Senonché nel marzo successivo lo zar fu assassinato a SanPietroburgo e gli succedette il figlio Alessandro III che non era affatto "innamorato" come il padre delle idee "geniali" dell'ammiraglio Popov. Sotto un nuovo comando lo yacht riprese il viaggio verso il Mar Nero, toccando anche Napoli (dove venne fotografato all'ormeggio nel Porto Militare) e arrivando infine a Sebastopoli l'8 giugno del 1881.
Aveva viaggiato per 3890 miglia consumando 2.900 tonnellate di carbone.
Qualche giorno dopo il Granduca Michele s'imbarcò con la famiglia per una breve crociera sul Mar Nero. Le acque agitate dimostrarono che la nave non era adatta a sopportare tempeste, la sovrastruttura vibrava e tremava fortissimamente spaventando a morte i passeggeri. Lo yacht rientrò in bacino di carenaggio e fu visitato accuratamente da una commissione e sottoposto a numerosi test.
Nonostante 136 tentativi di percorrere il miglio velocemente la barca non riuscì mai a superare i 14,5 nodi. Popov dichiarò che la qualità del carbone era scarsa e che l'equipaggio era inesperto ma fu ugualmente licenziato e fu dichiarato responsabile di indebito pagamento del premio per la velocità. La commissione dichiarò lo yacht inadatto ad affrontare il mare senza grandi lavori di ristrutturazione. La nave rimase così nel bacino e qualche tempo dopo, poiché i lavori non vennero eseguiti, le fu tolto il nome Livadia sostituendolo con il sarcastico nome di "Opuit".

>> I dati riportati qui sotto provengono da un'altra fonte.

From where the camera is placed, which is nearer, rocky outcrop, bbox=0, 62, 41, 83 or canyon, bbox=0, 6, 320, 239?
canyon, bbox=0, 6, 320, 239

Fu man mano smantellato tutto il ricco arredamento e convertita in nave-riparazione per la flotta del Baltico: un misto tra caserma e magazzino, ma, in realtà, languì all'ormeggio a Sebastopoli finché nel 1923 fu venduta come rottame per sole 4.000 sterline. Fu dura anche l'impresa di demolirla, tanto che la sua sagoma fu ancora visibile in porto fino al 1930.